Frau mit Schild bei Demonstration
Eine gerechte Klimawende braucht eine geschlechtergerechte Politik. (Bild: StockSnap / pixabay)

Eine gerechte Klimawende muss die unterschiedlichen Bedürfnisse von Männern und Frauen berücksichtigen. Auch grüne Politik ist noch viel zu oft geschlechterblind. Ein Policy Paper empfiehlt Schritte für eine Klimapolitik für alle.

14.03.2022 – Die Klimakrise wirkt sich auf Männer und Frauen unterschiedlich aus. Für eine gerechte Klimawende ist es deshalb notwendig, diese verschiedenen Bedürfnisse und Herausforderungen zu berücksichtigen. Bisher sei das jedoch nicht der Fall, kritisiert nun ein von der Friedrich-Ebert-Stiftung herausgegebenes Policy Paper. In „Ein feministischer European Green Deal. Auf dem Weg zu einem ökologischen und geschlechtergerechten Wandel“ untersuchen Autorinnen der gemeinnützigen Organisationen Women Engage for a Common Future (WECF) und European Environmental Bureau (EEB) die geschlechterspezifischen Konsequenzen der Klimakrise. Sie beleuchten dabei besonders die Bereiche Transport, Landwirtschaft und Energie und empfehlen Schritte für eine feministische Klimapolitik für alle.

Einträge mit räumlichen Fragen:
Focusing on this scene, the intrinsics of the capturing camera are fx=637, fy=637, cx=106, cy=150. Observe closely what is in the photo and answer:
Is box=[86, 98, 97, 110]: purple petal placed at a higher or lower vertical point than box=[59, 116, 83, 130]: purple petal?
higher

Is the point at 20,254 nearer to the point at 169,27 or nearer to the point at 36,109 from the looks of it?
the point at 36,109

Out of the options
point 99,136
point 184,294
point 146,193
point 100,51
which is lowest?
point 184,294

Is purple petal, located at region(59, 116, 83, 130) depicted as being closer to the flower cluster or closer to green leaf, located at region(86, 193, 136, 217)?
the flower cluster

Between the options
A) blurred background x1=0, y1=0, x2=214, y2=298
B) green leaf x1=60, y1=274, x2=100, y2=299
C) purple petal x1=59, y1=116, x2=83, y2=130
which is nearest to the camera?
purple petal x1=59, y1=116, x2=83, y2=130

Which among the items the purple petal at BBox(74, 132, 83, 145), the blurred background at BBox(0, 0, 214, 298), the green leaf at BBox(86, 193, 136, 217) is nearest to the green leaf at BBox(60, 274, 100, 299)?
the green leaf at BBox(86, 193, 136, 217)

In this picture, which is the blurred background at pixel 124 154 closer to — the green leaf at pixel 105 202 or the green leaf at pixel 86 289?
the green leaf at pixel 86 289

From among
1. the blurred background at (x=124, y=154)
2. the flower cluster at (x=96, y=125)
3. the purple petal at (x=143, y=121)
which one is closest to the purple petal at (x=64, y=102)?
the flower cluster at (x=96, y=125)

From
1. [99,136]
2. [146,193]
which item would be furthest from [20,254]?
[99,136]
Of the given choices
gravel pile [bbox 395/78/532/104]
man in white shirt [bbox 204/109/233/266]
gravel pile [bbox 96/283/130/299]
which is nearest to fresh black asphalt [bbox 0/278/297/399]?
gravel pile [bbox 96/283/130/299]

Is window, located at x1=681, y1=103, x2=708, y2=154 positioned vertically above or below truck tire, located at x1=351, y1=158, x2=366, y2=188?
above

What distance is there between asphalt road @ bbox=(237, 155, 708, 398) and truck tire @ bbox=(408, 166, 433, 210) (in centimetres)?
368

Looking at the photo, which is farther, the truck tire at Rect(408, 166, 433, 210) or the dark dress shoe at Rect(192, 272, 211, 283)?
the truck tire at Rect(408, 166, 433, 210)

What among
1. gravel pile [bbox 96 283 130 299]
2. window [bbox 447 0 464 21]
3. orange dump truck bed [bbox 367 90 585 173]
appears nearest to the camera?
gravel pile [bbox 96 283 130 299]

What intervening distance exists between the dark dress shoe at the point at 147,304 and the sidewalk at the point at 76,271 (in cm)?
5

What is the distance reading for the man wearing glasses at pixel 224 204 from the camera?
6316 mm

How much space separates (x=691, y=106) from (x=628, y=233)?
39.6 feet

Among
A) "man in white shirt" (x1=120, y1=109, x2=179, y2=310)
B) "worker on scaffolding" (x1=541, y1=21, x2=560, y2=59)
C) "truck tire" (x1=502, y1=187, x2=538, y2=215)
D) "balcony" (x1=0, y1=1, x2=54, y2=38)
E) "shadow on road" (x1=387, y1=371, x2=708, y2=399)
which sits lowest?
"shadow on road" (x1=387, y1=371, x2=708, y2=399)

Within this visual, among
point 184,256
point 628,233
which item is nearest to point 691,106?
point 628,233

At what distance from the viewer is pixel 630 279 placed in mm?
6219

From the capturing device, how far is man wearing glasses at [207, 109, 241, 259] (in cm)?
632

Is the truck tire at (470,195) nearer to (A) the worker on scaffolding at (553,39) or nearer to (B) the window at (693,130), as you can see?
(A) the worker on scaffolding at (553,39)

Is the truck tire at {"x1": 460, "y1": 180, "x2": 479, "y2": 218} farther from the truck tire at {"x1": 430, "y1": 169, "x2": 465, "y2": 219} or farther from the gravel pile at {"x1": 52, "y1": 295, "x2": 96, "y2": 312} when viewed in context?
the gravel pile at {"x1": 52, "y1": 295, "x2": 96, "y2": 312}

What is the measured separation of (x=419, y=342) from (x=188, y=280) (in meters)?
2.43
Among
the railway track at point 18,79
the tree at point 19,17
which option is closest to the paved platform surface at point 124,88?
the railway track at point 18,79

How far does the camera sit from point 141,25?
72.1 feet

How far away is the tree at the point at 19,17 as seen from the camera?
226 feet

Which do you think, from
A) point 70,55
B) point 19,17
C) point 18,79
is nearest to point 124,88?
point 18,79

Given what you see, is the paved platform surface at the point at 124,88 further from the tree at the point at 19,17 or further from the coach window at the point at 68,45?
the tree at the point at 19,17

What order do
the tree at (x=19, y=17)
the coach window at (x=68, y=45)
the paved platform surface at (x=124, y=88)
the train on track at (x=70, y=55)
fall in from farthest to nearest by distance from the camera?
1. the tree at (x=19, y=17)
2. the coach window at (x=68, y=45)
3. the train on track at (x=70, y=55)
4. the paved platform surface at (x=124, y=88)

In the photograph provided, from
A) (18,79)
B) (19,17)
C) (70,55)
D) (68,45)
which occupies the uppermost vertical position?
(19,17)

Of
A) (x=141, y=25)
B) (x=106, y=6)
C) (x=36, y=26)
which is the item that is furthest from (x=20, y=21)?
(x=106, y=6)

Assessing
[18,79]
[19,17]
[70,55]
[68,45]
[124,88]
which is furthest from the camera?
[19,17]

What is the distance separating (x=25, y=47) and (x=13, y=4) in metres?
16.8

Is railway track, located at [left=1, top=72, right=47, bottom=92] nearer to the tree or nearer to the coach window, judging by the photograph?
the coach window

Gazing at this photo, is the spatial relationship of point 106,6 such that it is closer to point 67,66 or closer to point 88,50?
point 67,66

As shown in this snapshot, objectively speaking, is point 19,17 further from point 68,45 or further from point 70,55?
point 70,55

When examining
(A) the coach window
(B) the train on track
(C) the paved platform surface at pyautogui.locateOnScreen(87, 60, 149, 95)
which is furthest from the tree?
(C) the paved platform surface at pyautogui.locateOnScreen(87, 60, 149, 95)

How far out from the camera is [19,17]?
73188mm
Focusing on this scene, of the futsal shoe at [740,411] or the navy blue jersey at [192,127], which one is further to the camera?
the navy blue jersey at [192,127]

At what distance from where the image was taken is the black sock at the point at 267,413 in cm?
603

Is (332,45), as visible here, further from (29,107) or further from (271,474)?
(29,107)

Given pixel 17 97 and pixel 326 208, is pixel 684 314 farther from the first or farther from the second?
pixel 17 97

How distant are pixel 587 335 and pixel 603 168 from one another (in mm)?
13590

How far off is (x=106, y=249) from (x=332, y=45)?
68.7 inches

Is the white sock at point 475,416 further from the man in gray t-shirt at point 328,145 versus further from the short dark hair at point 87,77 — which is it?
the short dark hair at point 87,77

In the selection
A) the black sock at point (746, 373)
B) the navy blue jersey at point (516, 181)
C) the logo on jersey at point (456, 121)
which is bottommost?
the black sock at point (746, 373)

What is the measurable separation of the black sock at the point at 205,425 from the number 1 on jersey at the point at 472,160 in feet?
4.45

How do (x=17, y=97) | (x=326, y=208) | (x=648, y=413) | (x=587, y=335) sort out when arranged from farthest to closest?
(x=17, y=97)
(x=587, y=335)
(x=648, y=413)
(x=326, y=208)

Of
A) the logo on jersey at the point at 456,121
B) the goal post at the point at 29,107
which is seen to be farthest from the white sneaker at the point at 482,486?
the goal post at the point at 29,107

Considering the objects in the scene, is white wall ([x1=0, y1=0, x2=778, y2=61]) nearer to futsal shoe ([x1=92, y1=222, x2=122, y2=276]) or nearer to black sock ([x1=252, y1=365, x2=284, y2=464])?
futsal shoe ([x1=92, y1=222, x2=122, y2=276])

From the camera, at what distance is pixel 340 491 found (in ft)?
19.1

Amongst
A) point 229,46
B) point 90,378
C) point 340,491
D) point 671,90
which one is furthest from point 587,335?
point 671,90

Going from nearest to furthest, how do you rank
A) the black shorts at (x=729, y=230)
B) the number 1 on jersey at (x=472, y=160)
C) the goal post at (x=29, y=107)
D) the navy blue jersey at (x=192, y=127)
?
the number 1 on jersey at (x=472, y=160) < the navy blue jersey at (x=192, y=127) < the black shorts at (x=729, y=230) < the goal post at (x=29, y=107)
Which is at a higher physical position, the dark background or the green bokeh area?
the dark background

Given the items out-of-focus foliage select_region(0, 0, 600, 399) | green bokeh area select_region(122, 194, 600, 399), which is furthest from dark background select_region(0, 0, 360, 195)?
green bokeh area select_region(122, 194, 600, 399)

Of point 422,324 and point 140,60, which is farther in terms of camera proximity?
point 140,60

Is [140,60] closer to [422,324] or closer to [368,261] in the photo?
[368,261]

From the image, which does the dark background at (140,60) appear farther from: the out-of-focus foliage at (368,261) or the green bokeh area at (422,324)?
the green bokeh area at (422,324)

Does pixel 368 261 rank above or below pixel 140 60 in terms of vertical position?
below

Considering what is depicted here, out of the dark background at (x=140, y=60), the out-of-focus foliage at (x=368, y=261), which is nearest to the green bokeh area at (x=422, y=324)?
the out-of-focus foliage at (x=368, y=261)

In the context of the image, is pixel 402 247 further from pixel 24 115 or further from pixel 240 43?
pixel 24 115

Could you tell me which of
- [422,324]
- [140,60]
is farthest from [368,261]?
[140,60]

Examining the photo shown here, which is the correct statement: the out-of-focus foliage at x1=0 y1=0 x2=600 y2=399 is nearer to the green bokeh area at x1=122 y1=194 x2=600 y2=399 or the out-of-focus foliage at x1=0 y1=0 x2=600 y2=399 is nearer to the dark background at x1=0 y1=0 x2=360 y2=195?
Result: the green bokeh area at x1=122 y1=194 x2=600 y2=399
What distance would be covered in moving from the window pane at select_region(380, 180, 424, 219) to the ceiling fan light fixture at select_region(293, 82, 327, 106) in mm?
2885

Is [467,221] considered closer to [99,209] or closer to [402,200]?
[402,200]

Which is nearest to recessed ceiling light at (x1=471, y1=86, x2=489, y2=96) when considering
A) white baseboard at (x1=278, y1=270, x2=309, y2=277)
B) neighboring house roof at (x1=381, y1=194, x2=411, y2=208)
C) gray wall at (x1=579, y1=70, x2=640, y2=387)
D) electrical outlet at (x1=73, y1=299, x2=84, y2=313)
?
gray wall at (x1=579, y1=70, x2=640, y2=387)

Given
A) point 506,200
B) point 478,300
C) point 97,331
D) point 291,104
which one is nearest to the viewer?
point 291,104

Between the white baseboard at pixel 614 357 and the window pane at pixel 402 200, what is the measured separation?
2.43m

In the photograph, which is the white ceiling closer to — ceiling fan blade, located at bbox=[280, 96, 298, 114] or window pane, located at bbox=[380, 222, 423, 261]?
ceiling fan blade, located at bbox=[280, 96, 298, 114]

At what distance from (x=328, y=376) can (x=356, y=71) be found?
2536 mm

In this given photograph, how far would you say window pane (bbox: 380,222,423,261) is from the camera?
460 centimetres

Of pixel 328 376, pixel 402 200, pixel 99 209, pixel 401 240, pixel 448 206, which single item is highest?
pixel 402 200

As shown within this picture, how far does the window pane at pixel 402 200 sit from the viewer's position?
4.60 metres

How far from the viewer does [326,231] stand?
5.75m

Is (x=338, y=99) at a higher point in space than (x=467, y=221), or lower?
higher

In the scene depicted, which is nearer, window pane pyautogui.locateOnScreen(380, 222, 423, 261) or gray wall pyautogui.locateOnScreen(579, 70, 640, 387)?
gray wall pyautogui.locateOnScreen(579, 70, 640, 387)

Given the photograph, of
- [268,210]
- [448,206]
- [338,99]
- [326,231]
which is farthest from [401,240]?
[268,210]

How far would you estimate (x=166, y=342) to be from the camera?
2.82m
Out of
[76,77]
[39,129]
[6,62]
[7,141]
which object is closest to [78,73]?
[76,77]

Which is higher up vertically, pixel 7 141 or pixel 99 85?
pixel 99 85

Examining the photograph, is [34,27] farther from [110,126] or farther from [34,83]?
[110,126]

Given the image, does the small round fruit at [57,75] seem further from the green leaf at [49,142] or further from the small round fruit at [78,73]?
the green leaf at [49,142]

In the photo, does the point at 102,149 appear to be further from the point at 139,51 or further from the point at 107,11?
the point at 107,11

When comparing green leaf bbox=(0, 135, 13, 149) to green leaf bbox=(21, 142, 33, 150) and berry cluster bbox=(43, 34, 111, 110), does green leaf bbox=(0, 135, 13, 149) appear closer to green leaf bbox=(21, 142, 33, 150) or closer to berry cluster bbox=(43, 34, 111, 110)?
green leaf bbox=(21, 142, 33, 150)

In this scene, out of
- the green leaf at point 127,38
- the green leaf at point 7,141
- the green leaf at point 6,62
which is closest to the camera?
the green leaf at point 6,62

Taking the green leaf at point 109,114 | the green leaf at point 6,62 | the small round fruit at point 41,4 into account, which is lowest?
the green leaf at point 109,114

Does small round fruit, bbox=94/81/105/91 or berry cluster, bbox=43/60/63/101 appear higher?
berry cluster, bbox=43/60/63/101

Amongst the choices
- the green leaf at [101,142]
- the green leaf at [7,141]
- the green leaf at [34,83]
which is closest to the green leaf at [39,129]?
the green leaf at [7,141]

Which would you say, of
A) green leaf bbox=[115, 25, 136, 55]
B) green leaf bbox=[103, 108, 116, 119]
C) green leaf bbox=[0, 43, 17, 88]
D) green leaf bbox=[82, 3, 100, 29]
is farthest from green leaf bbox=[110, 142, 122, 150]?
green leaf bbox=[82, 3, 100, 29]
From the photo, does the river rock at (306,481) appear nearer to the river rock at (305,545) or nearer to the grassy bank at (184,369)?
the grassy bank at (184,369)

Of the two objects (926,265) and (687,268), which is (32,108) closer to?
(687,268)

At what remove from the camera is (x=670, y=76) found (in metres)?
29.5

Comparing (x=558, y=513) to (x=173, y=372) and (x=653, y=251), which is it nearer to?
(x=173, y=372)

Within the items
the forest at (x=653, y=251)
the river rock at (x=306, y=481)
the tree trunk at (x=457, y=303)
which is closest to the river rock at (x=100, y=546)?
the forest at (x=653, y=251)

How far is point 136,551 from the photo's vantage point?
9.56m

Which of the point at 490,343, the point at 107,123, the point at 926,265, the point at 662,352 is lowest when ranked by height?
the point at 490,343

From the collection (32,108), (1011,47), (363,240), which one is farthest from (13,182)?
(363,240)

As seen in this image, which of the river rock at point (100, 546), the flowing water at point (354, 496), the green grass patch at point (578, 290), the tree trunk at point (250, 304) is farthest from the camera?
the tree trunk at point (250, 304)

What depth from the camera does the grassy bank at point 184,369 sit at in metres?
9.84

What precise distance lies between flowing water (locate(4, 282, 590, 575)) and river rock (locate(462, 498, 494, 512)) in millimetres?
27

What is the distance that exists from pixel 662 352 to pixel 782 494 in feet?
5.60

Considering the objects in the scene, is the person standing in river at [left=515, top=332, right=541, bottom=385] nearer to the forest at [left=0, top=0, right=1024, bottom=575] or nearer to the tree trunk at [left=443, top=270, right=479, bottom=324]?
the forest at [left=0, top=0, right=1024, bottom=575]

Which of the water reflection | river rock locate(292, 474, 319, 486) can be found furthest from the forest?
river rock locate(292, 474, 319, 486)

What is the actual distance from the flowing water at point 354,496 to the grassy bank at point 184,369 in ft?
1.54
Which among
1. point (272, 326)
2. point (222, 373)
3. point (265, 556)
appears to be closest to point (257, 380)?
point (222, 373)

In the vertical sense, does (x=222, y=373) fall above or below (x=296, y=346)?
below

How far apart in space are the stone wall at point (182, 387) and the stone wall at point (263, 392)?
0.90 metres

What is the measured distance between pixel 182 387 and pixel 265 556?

ARBEITSANWEISUNGEN:
**1.** Aktualisiere alles von der Zeile mit „Which of the water“ bis hinunter zur letzten der Zeilen, indem du „stone wall“ durch „rock wall“ ersetzt. Gib nur diesen Abschnitt aus und lass alles andere darin unverändert.
**2.** Schreib den Textauszug über geschlechtergerechte Klimapolitik dort weiter, wo er endet.

GELÖSTE AUFGABEN:
**1.**
Which of the water reflection | river rock locate(292, 474, 319, 486) can be found furthest from the forest?
river rock locate(292, 474, 319, 486)

What is the actual distance from the flowing water at point 354,496 to the grassy bank at point 184,369 in ft?
1.54
Which among
1. point (272, 326)
2. point (222, 373)
3. point (265, 556)
appears to be closest to point (257, 380)?
point (222, 373)

In the vertical sense, does (x=222, y=373) fall above or below (x=296, y=346)?
below

How far apart in space are the rock wall at point (182, 387) and the rock wall at point (263, 392)?
0.90 metres

What is the measured distance between pixel 182 387 and pixel 265 556?

**2.**
Was uns am Leben hält, gehört auch ins Wirtschaftsmodell

Als der European Green Deal 2019 vorgestellt wurde, war er geschlechterblind. Geschlechtergerechtigkeit spielte keine Rolle, und dass, obwohl Kommissionspräsidentin Ursula von der Leyen Gleichstellung zu einer politischen Priorität erklärt hatte. Dies änderte sich teilweise, als 2020 die europäische Gleichstellungsstrategie verabschiedet wurde. Bei der folgenden Entwicklung von Gesetzen und Strategien des Green Deal wurden Gleichstellungsbelange so in einigen Bereichen miteinbezogen. Dies sei begrüßenswert, doch die Klima- und Umweltpolitik der Europäischen Union sei noch weit davon entfernt, Geschlechtergerechtigkeit systematisch zu integrieren. In vielen Bereichen werden geschlechtsspezifische Bedürfnisse noch immer vollständig ausgeblendet, in anderen werde eine fehlende Datenlage beklagt, ohne Verbesserungsmaßnahmen vorzuschlagen.

Die rechtliche Lage von Frauen hat sich zwar in vielen europäischen Ländern in den letzten Jahrzehnten deutlich verbessert. Doch die sozioökonomische und politische Realität ist noch immer von starker Ungleichheit geprägt. Frauen sind weiterhin nicht gleichwertig an Entscheidungen und Gestaltung in Politik und Wirtschaft beteiligt. Besonders Bedürfnisse, Lebens- und Einkommensunterschiede, die sich aus der Übernahme von Sorgearbeit ergeben, bleiben oft unsichtbar.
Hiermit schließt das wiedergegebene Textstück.